Physics Today
April 1, 2021
Physics continues to be vital in the search for new antibodies and antivirals to fight the coronavirus. The powerful one-two combination of the world’s high-performance computers sifting through hundreds of thousands of existing compounds and billions of potential ones and the world’s battery of synchrotrons, neutron sources, and cryoelectron microscopes are providing new leads for neutralizing SARS-CoV-2.
But the inexorable mutations of the coronavirus threaten to block, or at least render less effective, the vaccines that are gaining widespread usage. Already, research is showing that the antibodies produced by the Pfizer–BioNTech and AstraZeneca vaccines are far less effective against the variant originating in South Africa than against earlier SARS-CoV-2 strains, says Dave Stuart, who heads the biosciences program at the UK’s Diamond Light Source and is joint head of structural biology at the University of Oxford. As of early March, researchers had confirmed that the variant had broken through vaccine protection in some cases. “That is a genuine cause for concern,” he says.

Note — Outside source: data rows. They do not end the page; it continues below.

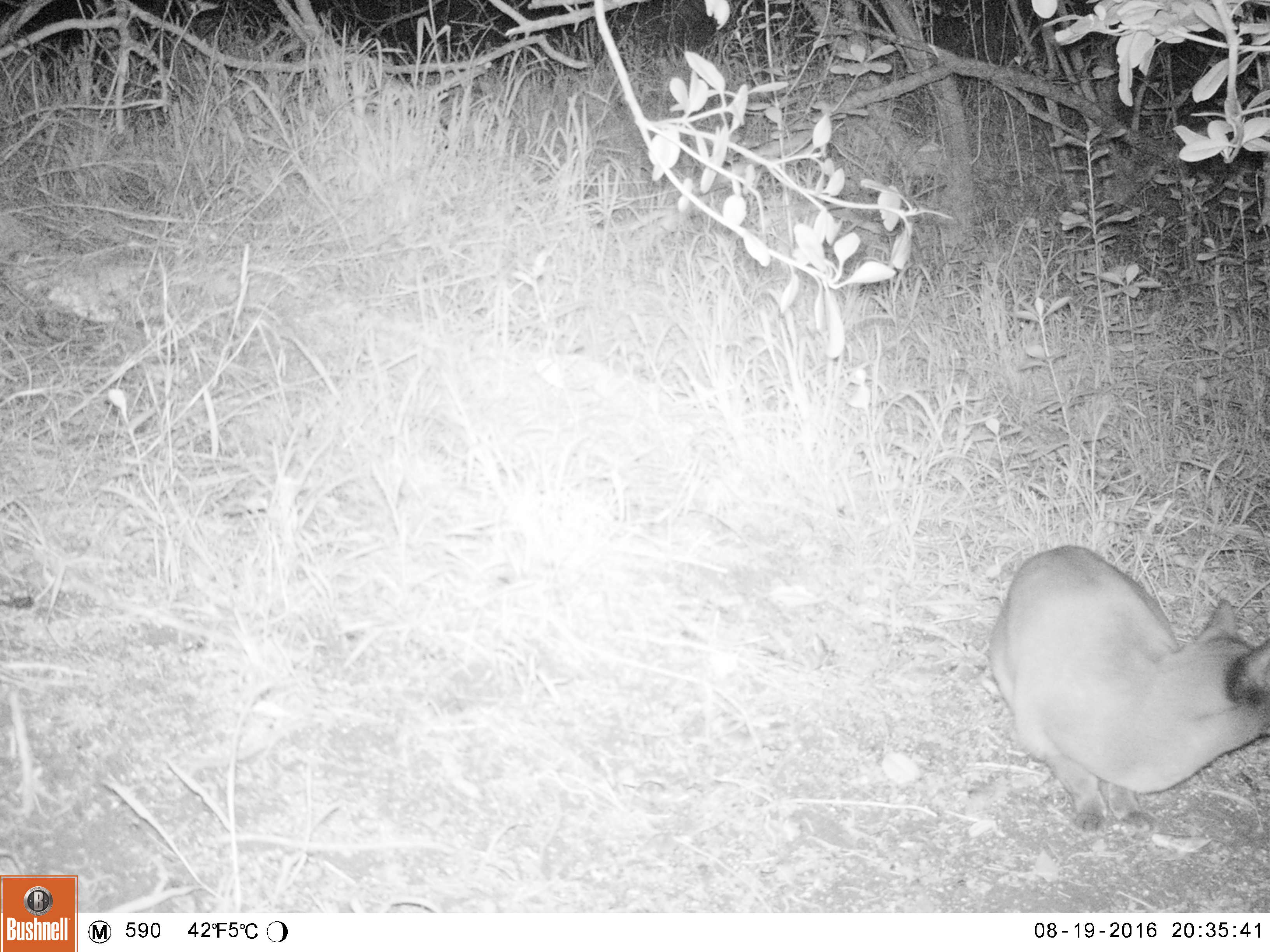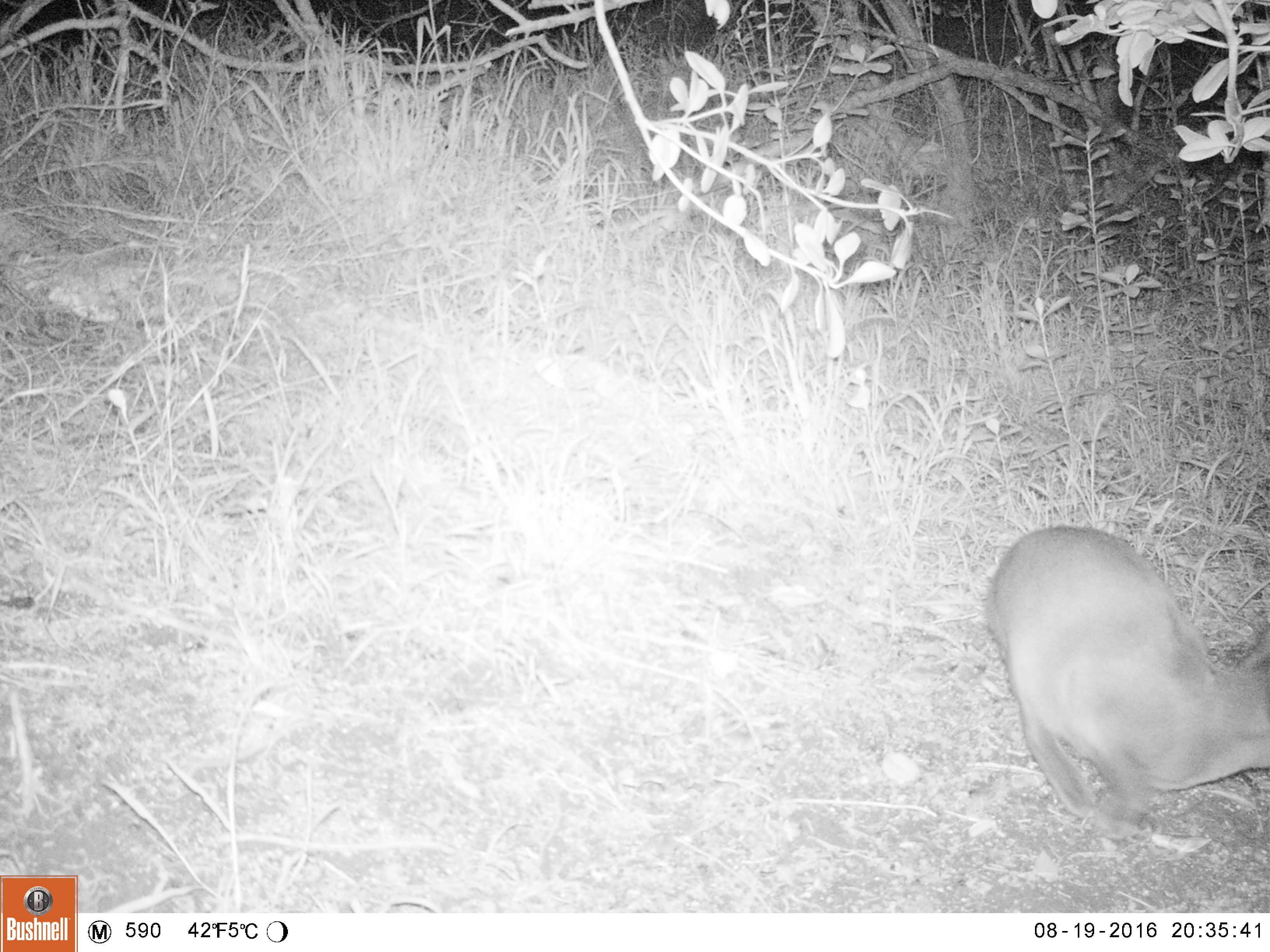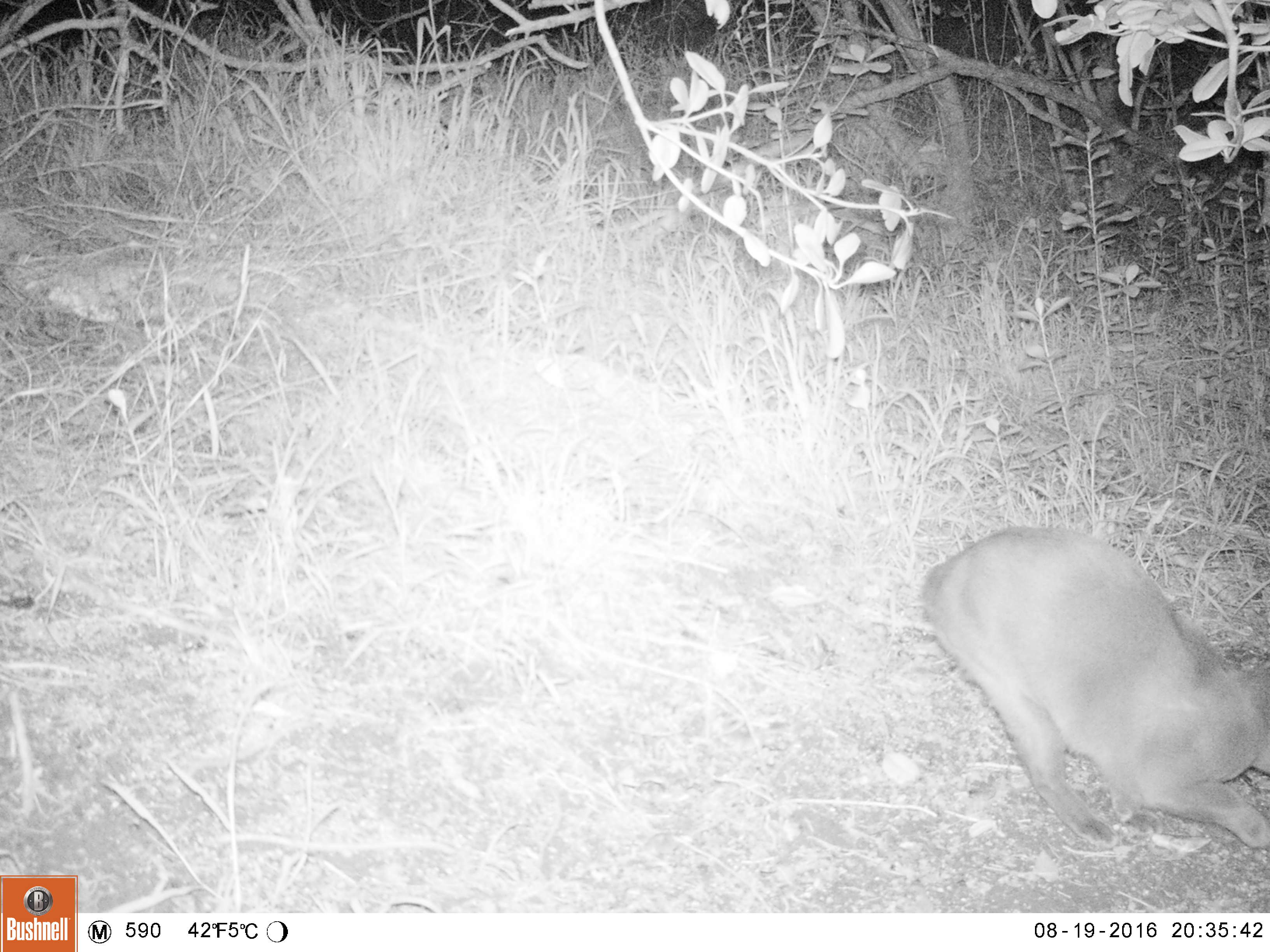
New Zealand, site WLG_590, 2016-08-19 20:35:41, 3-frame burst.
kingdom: Animalia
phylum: Chordata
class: Mammalia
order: Carnivora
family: Felidae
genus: Felis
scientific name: Felis catus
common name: domestic cat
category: cat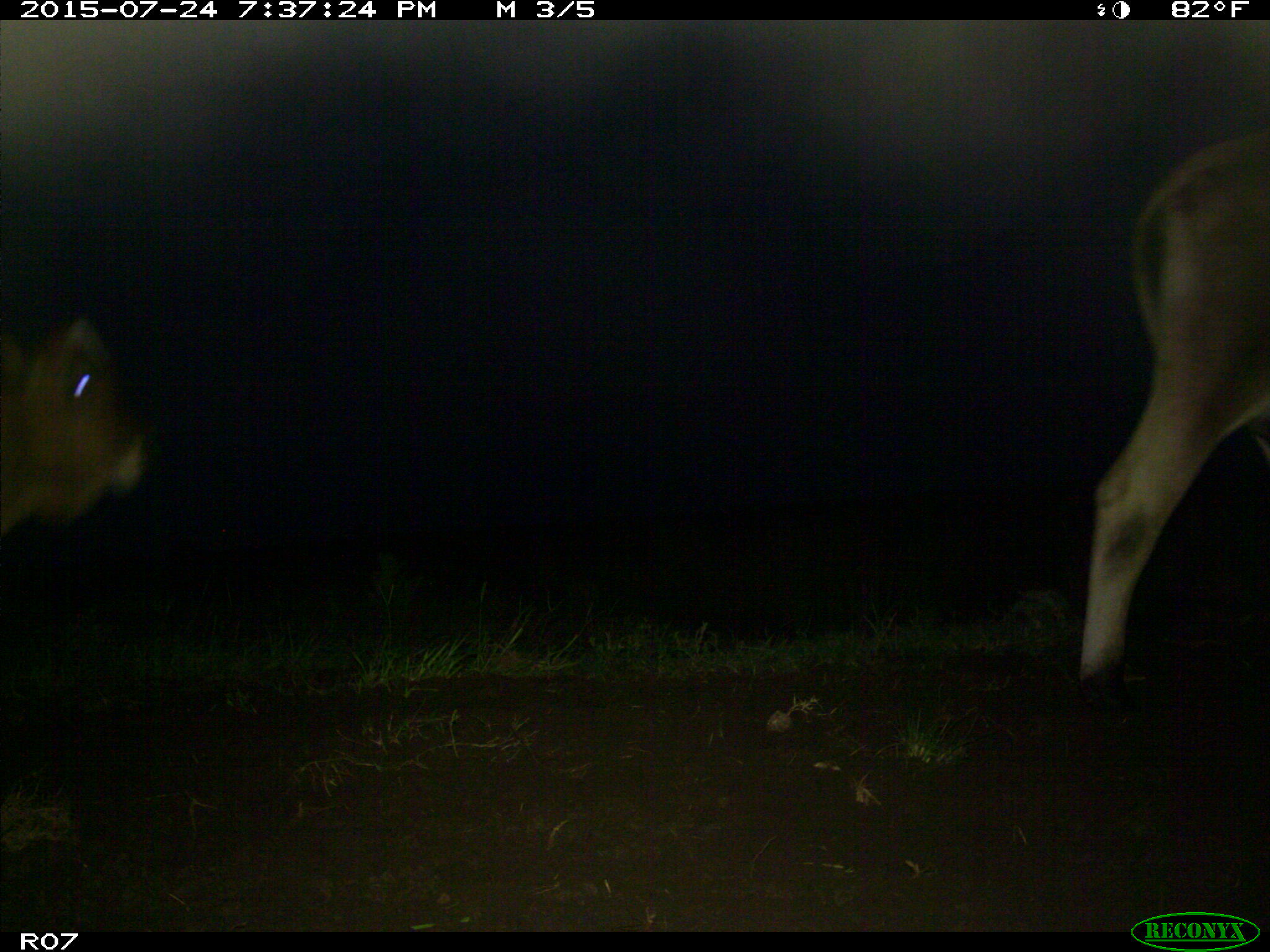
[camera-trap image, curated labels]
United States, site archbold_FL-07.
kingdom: Animalia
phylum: Chordata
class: Mammalia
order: Artiodactyla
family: Bovidae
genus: Bos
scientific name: Bos taurus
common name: domestic cow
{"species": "Bos taurus (domestic cow)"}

Providing a more comprehensive defense against the coronavirus will require not only vaccines that may target less mutagenic proteins but also therapeutics to treat infected individuals.
“Tackling a virus requires a multipronged approach in the big-picture way of not only having an arsenal to respond with as the virus changes over time, but also recognizing that trying to kill something that’s not really alive is a very hard task,” says Marti Head of Oak Ridge National Laboratory (ORNL), who leads the molecular design project of the National Virtual Biotechnology Laboratory (NVBL). That consortium of nine national laboratories was formed last year by the Department of Energy to focus on COVID-19 research with funding from the Coronavirus Aid, Relief, and Economic Security (CARES) Act. (See “Q&A: DOE’s Chris Fall,” Physics Today online, 28 April 2020.)